[jcifs] BFS vs DFS

Fri Jul 27 08:26:59 EST 2001

> -----Original Message-----
> From:	Torgny Johansson [SMTP:torgny.johansson at kommun.ljungby.se]
> 
> What is the best thing to do then?
> I've written a crawler that just lists all the computers in the workgroups
> from top to bottom (currently not threaded) and it takes very long time to
> do a full "crawl". About 11 hours for 430 pcs (far from every pc have
> shares) and that seems all too long. My code probably (read most
> certainly...) not optimized, so briefly; which is the way to go to create an
> efficient crawler?
> 
	I think you should try the crawler example and modify that as you need. I
	don't think it's possible that it take 11 hours to crawl over 400 PCs unless
	it digs down into many subdirectories. There could be some sort of timeout
	occurng.

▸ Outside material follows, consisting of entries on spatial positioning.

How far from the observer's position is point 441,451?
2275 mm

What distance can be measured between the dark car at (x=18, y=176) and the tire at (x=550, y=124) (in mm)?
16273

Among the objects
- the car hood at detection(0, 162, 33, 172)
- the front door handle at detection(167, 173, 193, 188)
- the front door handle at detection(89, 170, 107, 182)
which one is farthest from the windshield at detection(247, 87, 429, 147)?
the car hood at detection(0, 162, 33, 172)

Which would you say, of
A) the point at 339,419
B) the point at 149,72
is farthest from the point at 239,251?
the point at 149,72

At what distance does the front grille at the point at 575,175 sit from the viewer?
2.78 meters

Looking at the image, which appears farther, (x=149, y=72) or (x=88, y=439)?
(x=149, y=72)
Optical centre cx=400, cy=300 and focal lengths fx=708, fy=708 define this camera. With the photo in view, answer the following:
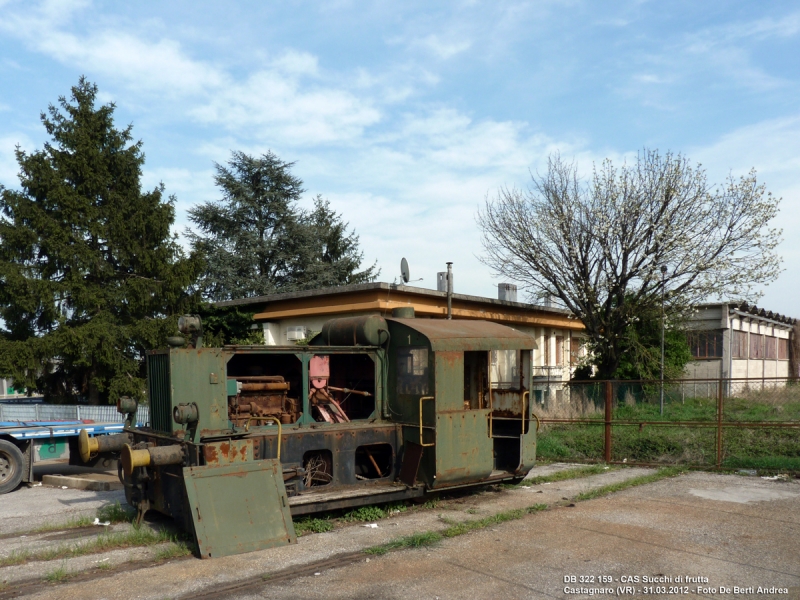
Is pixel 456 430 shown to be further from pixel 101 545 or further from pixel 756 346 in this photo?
pixel 756 346

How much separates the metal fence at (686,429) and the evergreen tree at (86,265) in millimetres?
11614

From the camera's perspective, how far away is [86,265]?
19.9 m

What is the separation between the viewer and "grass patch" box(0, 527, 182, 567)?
23.1 ft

The ThreadedSmbCrawler example does ok -- I have seen it
	enumerate every share on 200+ hosts in about 10-15 minutes. This does
	not include files or directories within those shares of course. Doing operations
	in parallel (meaning using threads) will speed things up quite a bit. Similarly,
	choosing a proper traversal algorithm could make a dramatic difference. You
	should really look at traces of whats happening. Think of it this way -- if you
	can spew 100+ packets per second and you can confirm that each is doing
	something worthy then you're doing ok. SMB is a pretty verbose protocol.
	There are quite a few optimisations that can be performed but you have to be
	able to understand the network traces.

	As for BFS vs. DFS I don't know what the best algorithm would be. You want
	to keep the active list of URLs to search small and related hierarchially so
	that your not openning dozens of connections to different hosts and don't
	maintain a big list of Strings in memory. I think DFS would be better but I
	don't really know for sure. I'll leave that to the mp3 seekers :~)

	Mike